La envoltura de un pequeño paquete parecía una bolsa de papel café más que un sobre mientras el nombre del P. Elmer y su dirección eran escritos en letras negras y claras. Quizás era un regalo por su décimo aniversario sacerdotal, que iba a celebrar con unos pocos feligreses ese fin de semana. Curiosamente, empezó a rasgar la envoltura que parecía derretirse bajo sus dedos revelando repentinamente una toalla doblada cuidadosamente. La desplegó rápidamente se dio cuenta de que estaba brillante y limpia, estaba algo opaca de haber sido usada. La sostuvo en el aire y la sacudió, luego examinó la envoltura café, pera no había nada más. Además, no había nombre del remitente o dirección.

Desconcertado, se sentó y examinó cuidadosamente una vez más la envoltura y luego la toalla, mientras su mente daba vueltas en círculos tratando de encontrarle sentido a este regalo. ¿Era una broma jugada por alguno de sus antiguos compañeros de seminario? Sí, Tomás pensaría que era chistoso. ¡O fue un reproche de algún miembro del concejo pastoral de su antigua parroquia con el que tuvo varias discusiones? No, Linda era con frecuencia cortante, pero era siempre directa. Desconcertado se sentó en su silla baja y giratoria pensando acerca de esta persona y esa otra, lo mismo que sobres sus extraños e improbables motivos, mientras la toalla ligeramente desgastada y el papel café ajado yacía descuidadamente sobre su regazo.

Una serie de Misas y reuniones del fin de semana, seguidas de una cena con algunos feligreses la noche del Domingo, significó no darle mas vueltas al asunto hasta la semana siguiente. Entonces, una vez más, examinó cuidadosamente la envoltura rota de papel café, el nombre y dirección escritos a mano, y la toalla en sí, con la esperanza de descubrir alguna pista oculta de quien podría ser el remitente y cuál era su intención. Sin embargo, el misterioso regalo parecía determinado a continuar ocultando su significado para él.

Unos meses después el P. Elmer se encontró ocupado en la preparación de la Semana Santa y las ceremonias de la Pascua – aclarando la ruta para la procesión del Domingo de Ramos, haciendo una lista de los feligreses designados para el lavatorio de los pies el Jueves Santo y asegurándose de que el pequeño grupo de catecúmenos estuvieran listos para recibir el bautismo durante la Vigilia Pascual.

Durante la Misa del Jueves Santo por la noche, habiendo lavado los pies de seis o siete feligreses, se sentía menos cohibido y empezó a reflexionar no solamente en lo que estaba haciendo, pero en el profundo sentido del ritual. La humildad que trasmite el estar agachado en el suelo al servicio de otra persona.

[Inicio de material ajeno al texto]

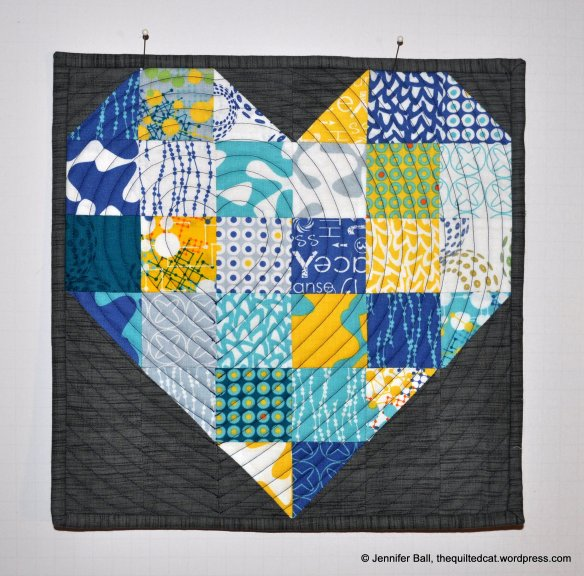 Color of My Heart Mini Quilt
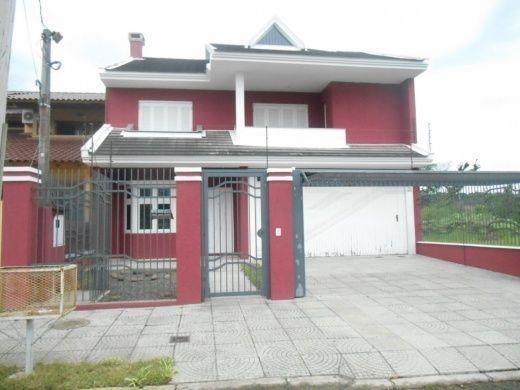 Casa de 4 dormitórios à venda em Rubem Berta, Porto Alegre - RS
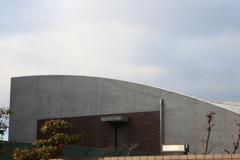 曲線の屋根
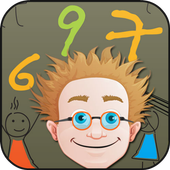 Numbers for Toddlers Free icon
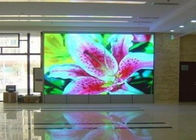 양질 rgb led 디스플레이 & custom size 6mm display billboard ,stage background led digital screen 판매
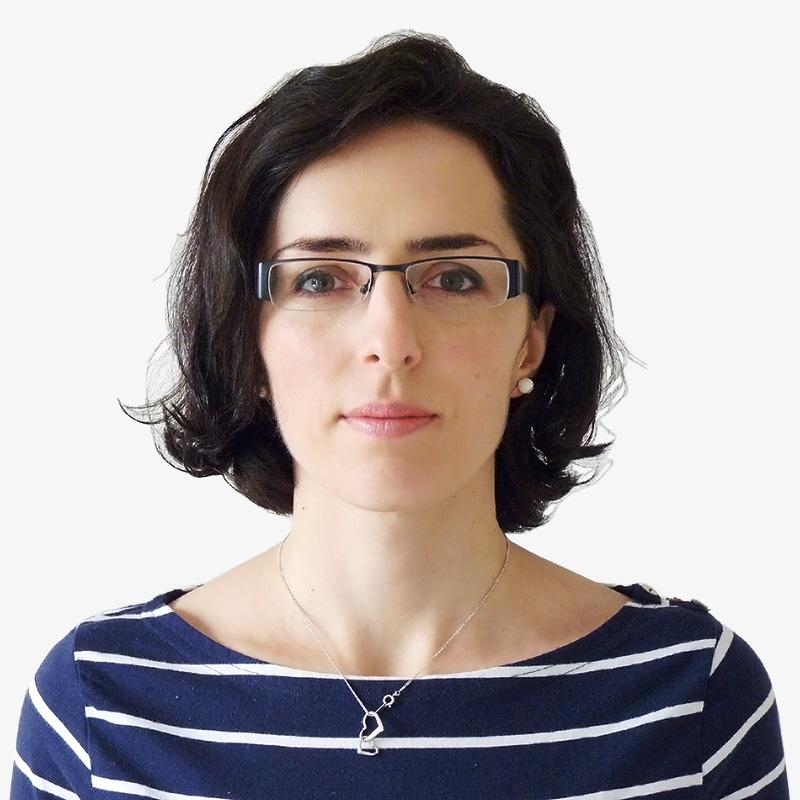 Ana Alina Tudoran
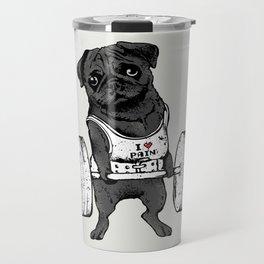 Black Pug Lift Travel Mug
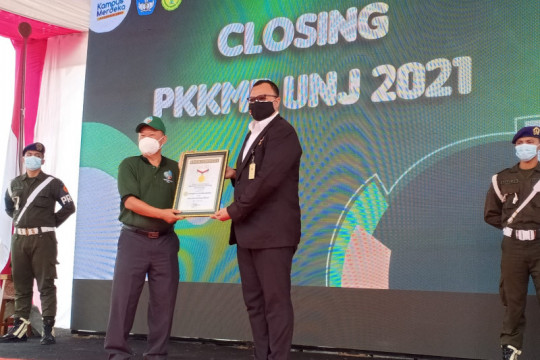 UNJ raih rekor MURI pada penutupan PKKMB 2021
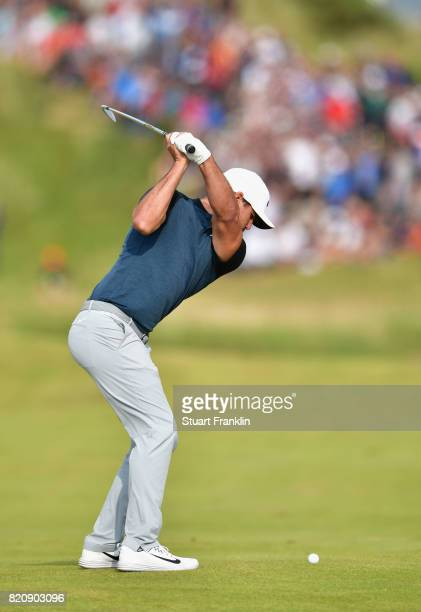 Brooks Koepka of the United States hits his second shot on the 13th hole during the third round of the 146th Open Championship at Royal Birkdale on...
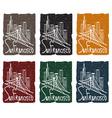 san francisco skyline grunge sticker set vector image vector image
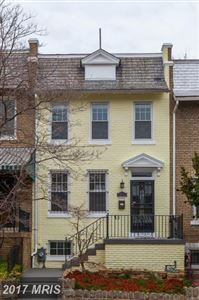 Featured picture for the property DC9892861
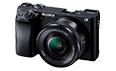 世界最多425点の全面位相差AFセンサー搭載で<br />一瞬の動きを捉え続けるミラーレス一眼カメラ『α6300』発売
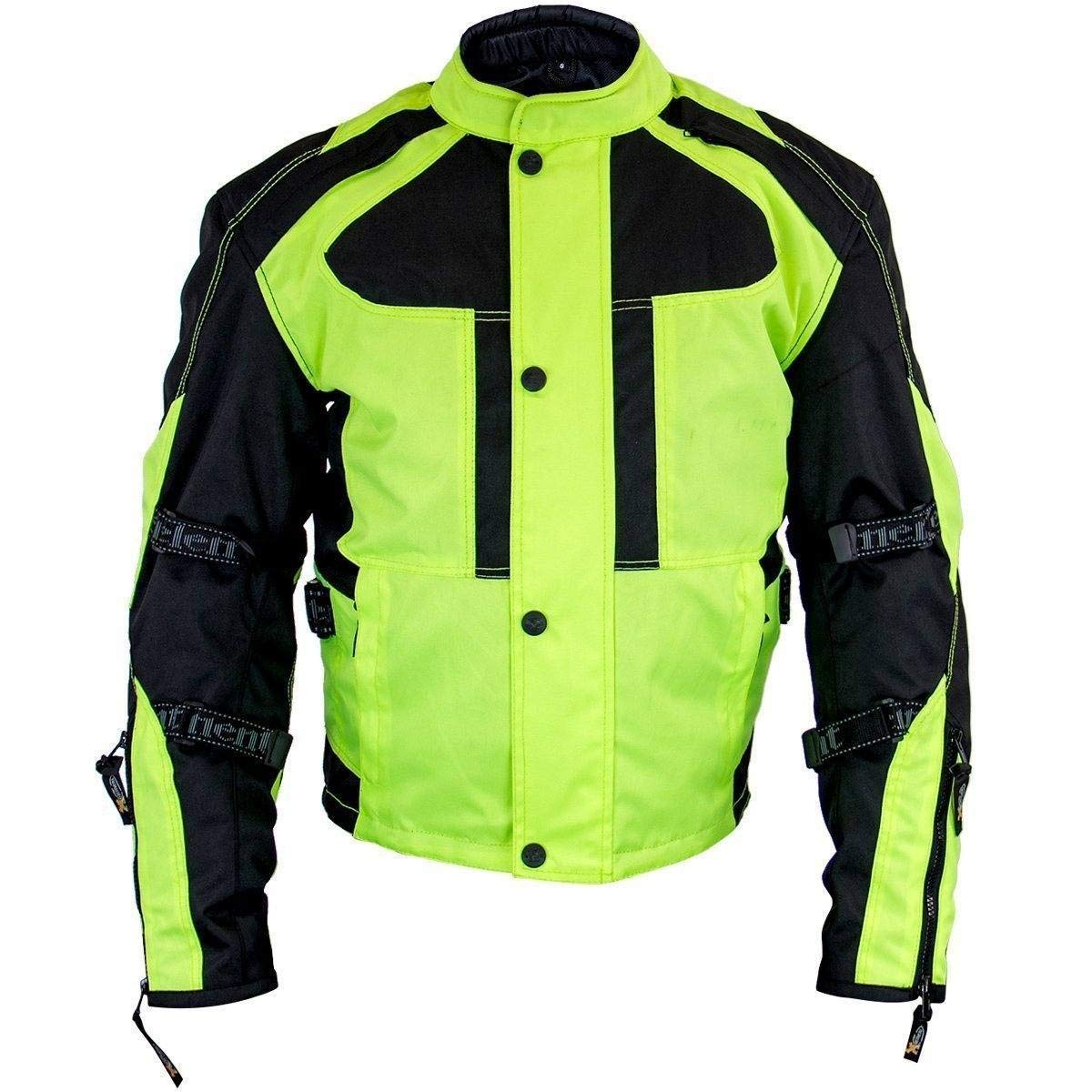 Neon Green Xelement XS3000 Momentum Mens Black//Neon Green Tri-Tex Armored Motorcycle Jacket Small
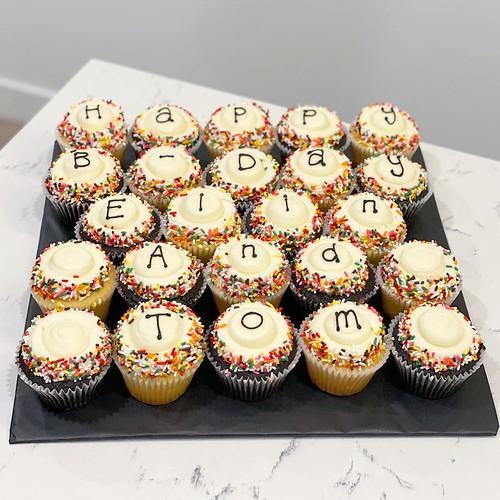 Cupcakes Chubby Cheek Cakes-7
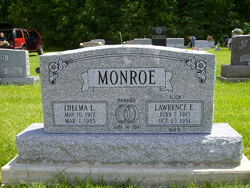 LawrenceSlick E Monroe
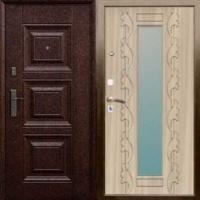 Железная дверь в квартиру с МДФ с 2-х сторон  с зеркалом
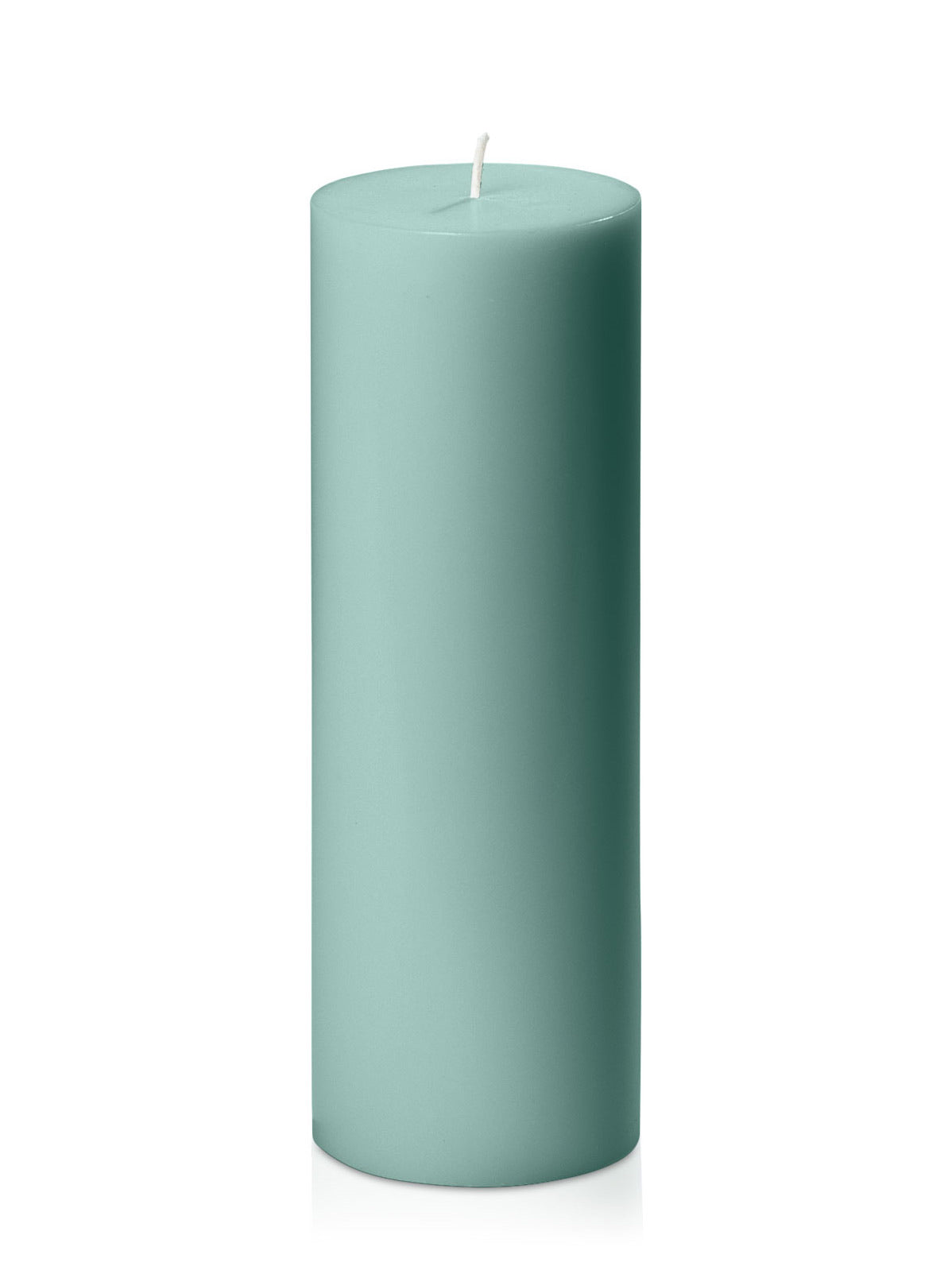 Eco Pillar 7cm x 20cm - Sage Green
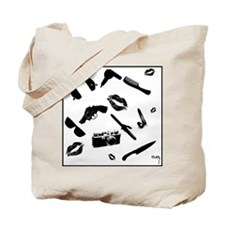 The Fugitive - Tote Bag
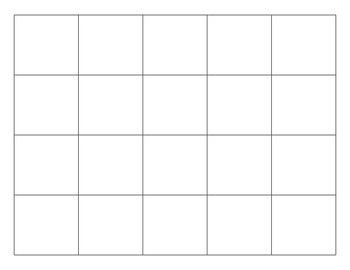 Blank 100 Grid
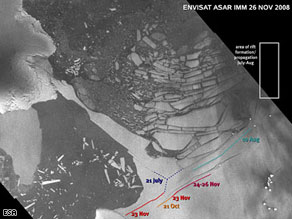 A satellite image of the Wilkins Ice Shelf, which could break away from the Antarctic Peninsula.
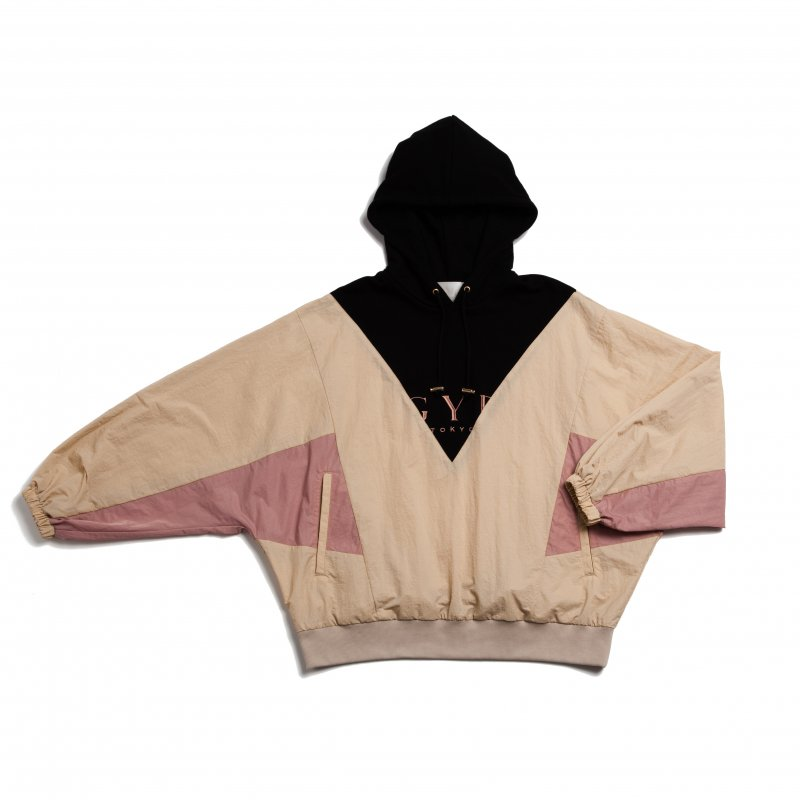 GYF TOKYO - THE GYF LOGO HOODED PULLOVER(PINK)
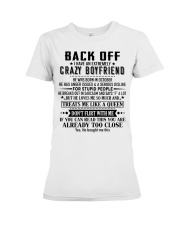 Gift for girlfriend T10 October T3-180 Premium Fit Ladies Tee thumbnail
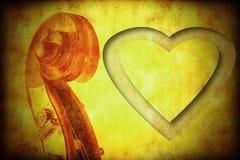 Я люблю предпосылку музыки Стоковая Фотография RF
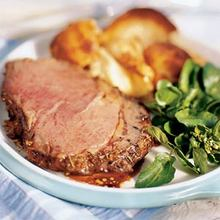 Beef Rib Roast and Yorkshire Pudding from the Grill Recipe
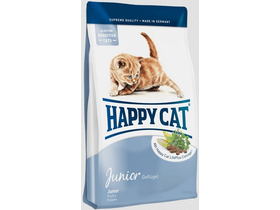 Happy Cat Supreme Fit&Well Junior hrana za mače, 300 gr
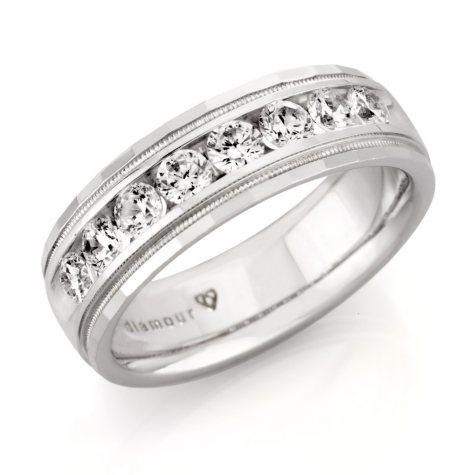 1.50 CT. T.W. Men's Round Diamond Wedding Band in 14k White Gold (H-I, SI2)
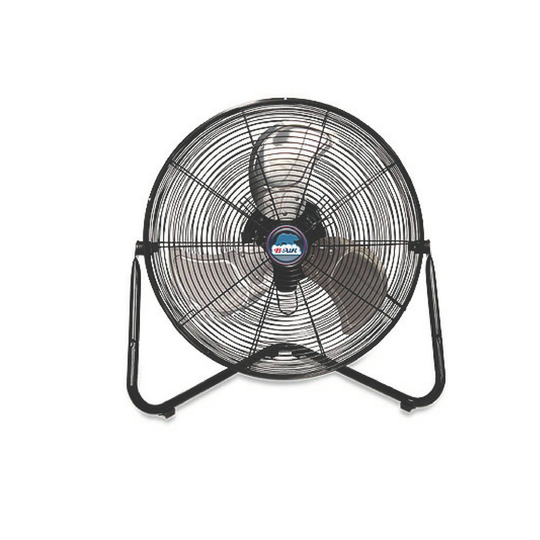 Firtana 20X High Velocity Fan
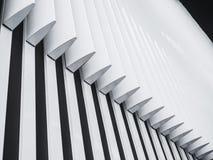 Abstrakt bakgrundslinje modern desig för arkitekturdetaljfasad Arkivbilder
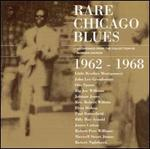 Rare Chicago Blues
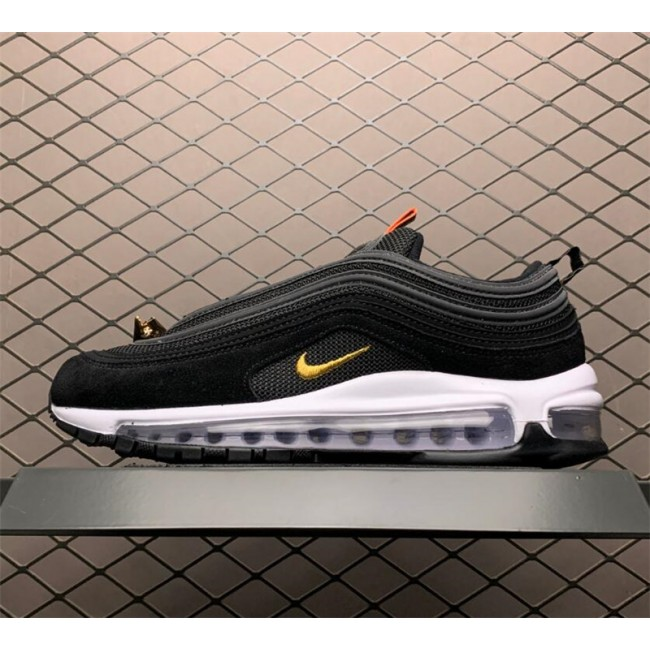 Mens/Womens Nike Air Max 97 Olympic Rings Pack Black Gold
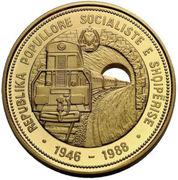 7500 Leke (Chemins de fer) – avers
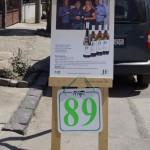 17 Víno Hubinský 2017-05-27 11-23-016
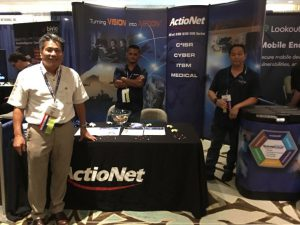 TechNet Asia-Pacific Exhibit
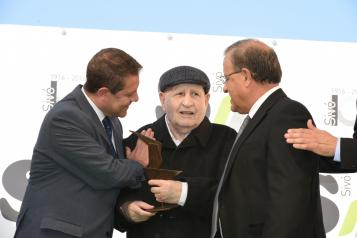 El presidente de Castilla-La Mancha, Emiliano García-Page, asiste al acto de conmemoración del primer centenario de la empresa Hijos de José Sivó, S.L.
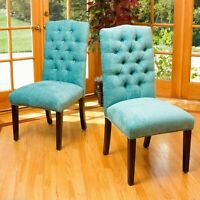 Clark Teal Fabric Dining Chair (Set of 2)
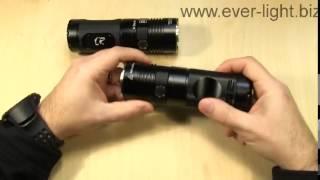 Распаковка и включение поискового фонаря EagleTac SX25L3
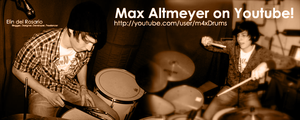 Drum Covers by Max Altmeyer by elindr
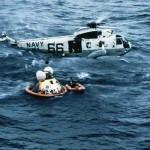 فرود آپولو 11 در اقیانوس آرام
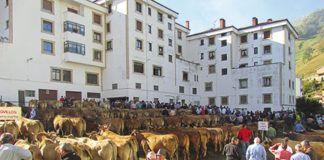 Feria de Ganado en Riosa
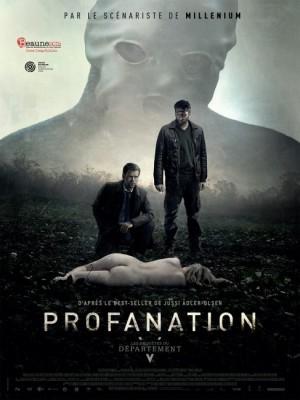"""Afficher """"Enquêtes du Département V (Les) - Profanation"""""""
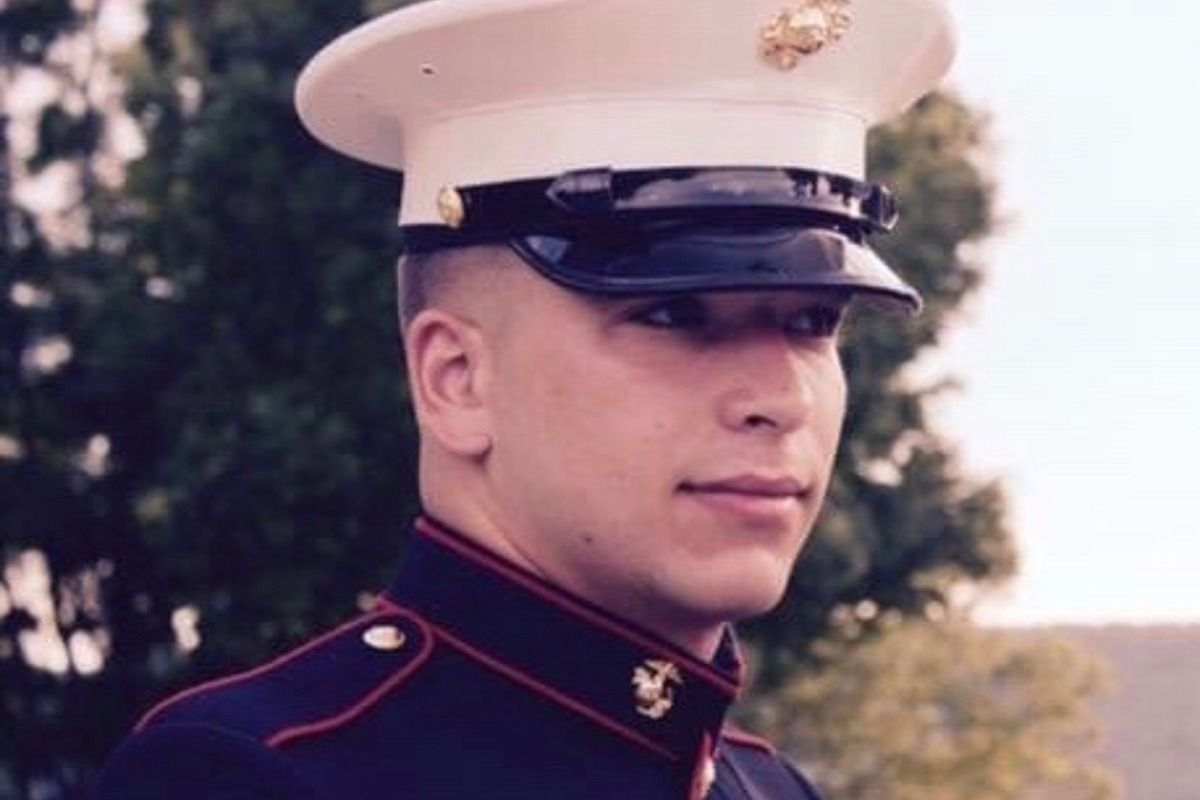 Corporal Kyle Mallory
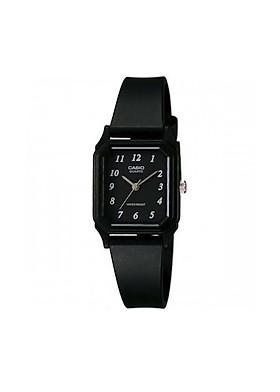 Đồng hồ nữ Casio LQ-142-1BDF dây nhựa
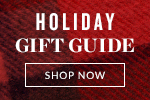 Buckle Holiday Gift Guide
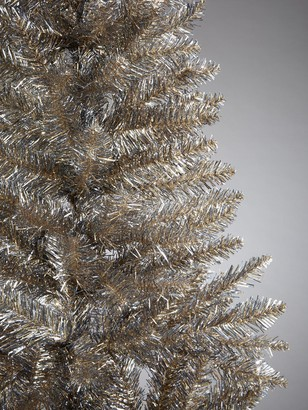 6ft Champagne Sparkle Christmas Tree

La limpieza y refresco que conlleva el verter el agua cristalina sobre los pies cansados y desgastados. El afecto y ternura expresados por la suave caricia de una toalla alrededor de los dedos de los pies de otra persona. Entonces, de repente, la escena de su madre bañando sus propios pies cuando niño pasó por su mente y sintió una abrumadora sensación de bienestar y serenidad. Esa memoria de sus pies habiendo sido acariciados por las manos de su madre permaneció con él durante el resto de la Misa. Quizás reflexiono que los apóstoles tuvieron una experiencia similar cuando Jesús lavó y secó sus pies. Quizás, esta fue la razón por la que Jesús insistió en lavar los pies y secar los pies de Pedro. Jesús deseaba que Pedro experimentara ese cuidado real y tierno, semejante al cuidado incondicional de una madre expresado las tareas ordinarias y cotidianas para su familia.

En general, después de que el P. Elmer volvía a la rectoría al final de un largo día, instintivamente prendía la televisión y echaba un vistazo a los canales. Sin embargo, en esa noche de Jueves Santo, se sentó distraído en su baja silla giratoria, con sus ojos vagando sin rumbo alrededor de la sala. Aún tenía un sentido vago de que estaba atrapado en algo misterioso. Fue entonces que notó la ajada bolsa café y la toalla que aún yacían en el estante de abajo del librero. Se había olvidado de ellos y no tenía ganas de pensar en ellos de nuevo, sin embargo, parecían llamarle en silencio por su atención.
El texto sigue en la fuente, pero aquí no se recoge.